#### Given problem:
Copy the material word for word, starting with the line that contains "Which is closer" and going on through the end of the material. Leave out any picture.

════════════════

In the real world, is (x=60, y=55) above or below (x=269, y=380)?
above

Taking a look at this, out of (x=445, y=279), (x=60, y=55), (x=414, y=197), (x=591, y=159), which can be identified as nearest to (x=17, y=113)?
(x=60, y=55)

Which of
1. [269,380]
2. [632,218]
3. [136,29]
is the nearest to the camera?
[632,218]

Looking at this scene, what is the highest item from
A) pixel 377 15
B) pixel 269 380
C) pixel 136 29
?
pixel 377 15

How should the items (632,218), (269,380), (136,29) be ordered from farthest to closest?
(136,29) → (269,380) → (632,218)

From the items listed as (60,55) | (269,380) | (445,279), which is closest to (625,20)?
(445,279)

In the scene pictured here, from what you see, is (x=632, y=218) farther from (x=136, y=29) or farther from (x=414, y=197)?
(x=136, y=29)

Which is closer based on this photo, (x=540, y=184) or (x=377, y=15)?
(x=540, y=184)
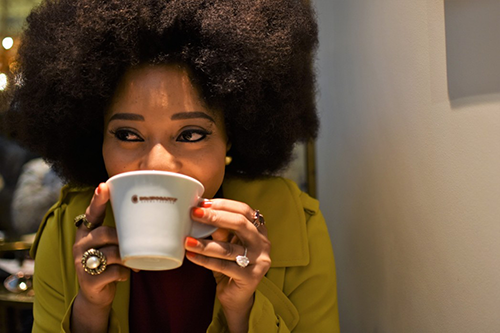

════════════════

#### The reply:
Which is closer based on this photo, (x=540, y=184) or (x=377, y=15)?
(x=540, y=184)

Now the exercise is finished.